Dataset:
'''

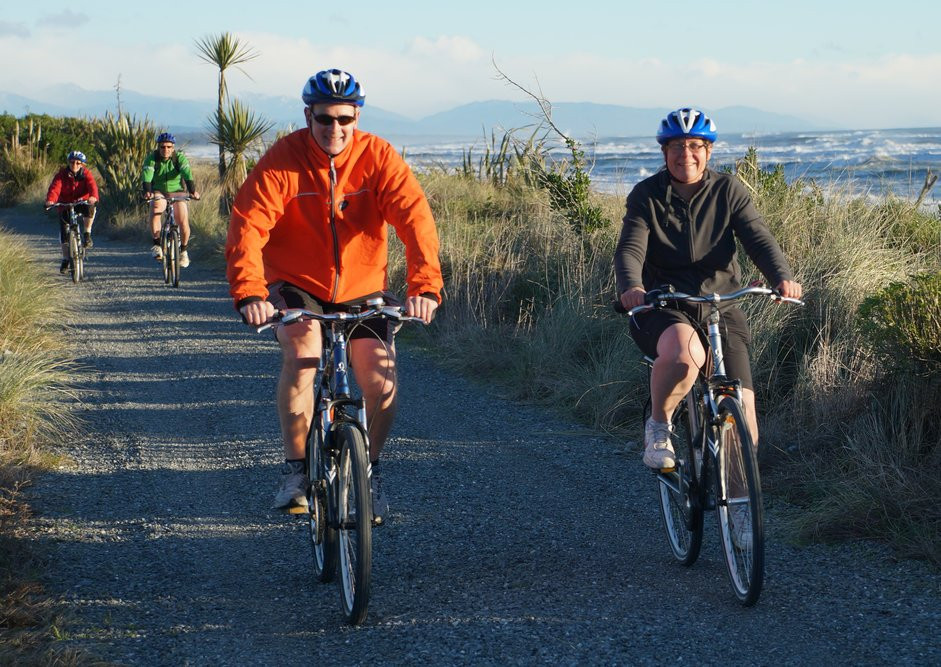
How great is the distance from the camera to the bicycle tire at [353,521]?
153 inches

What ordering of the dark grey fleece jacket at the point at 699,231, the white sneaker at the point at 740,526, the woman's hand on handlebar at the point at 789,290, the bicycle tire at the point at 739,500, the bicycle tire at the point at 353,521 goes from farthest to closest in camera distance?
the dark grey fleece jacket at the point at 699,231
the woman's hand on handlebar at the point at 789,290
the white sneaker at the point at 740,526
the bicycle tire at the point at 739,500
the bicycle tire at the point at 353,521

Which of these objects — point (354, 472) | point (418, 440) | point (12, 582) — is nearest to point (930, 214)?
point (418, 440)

'''
'''

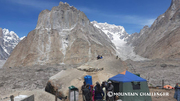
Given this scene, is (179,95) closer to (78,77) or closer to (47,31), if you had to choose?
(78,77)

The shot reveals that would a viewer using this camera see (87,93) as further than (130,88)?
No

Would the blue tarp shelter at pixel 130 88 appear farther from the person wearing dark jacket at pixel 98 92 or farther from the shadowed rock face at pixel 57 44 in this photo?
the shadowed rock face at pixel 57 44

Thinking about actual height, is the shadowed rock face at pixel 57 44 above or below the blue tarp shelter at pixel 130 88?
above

'''
'''

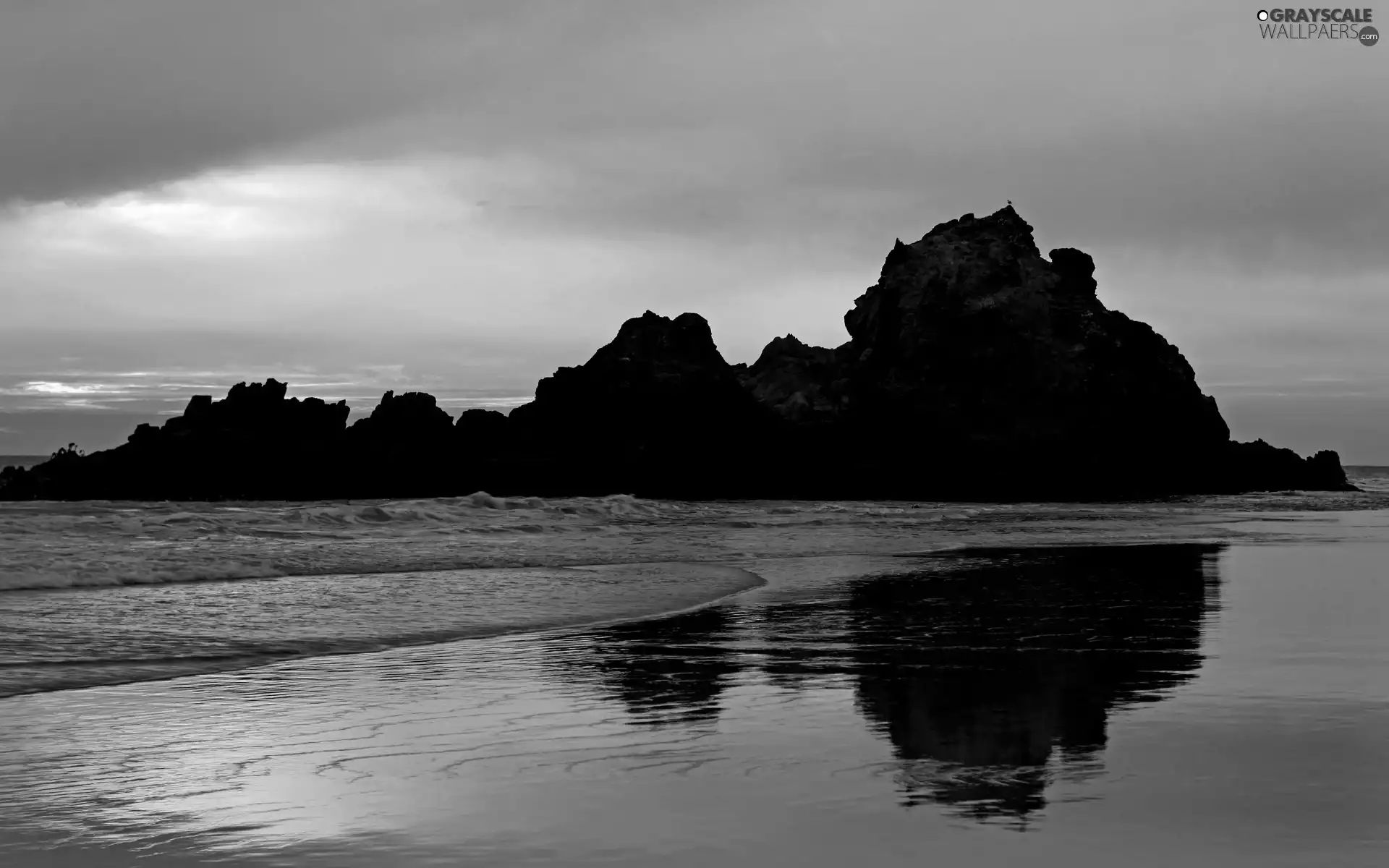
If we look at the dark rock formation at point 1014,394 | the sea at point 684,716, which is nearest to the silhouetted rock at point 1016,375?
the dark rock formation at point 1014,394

'''

What to do:
State how many lines of the records contain the string "hand", treating case as significant, and give only the number.

Final result:
2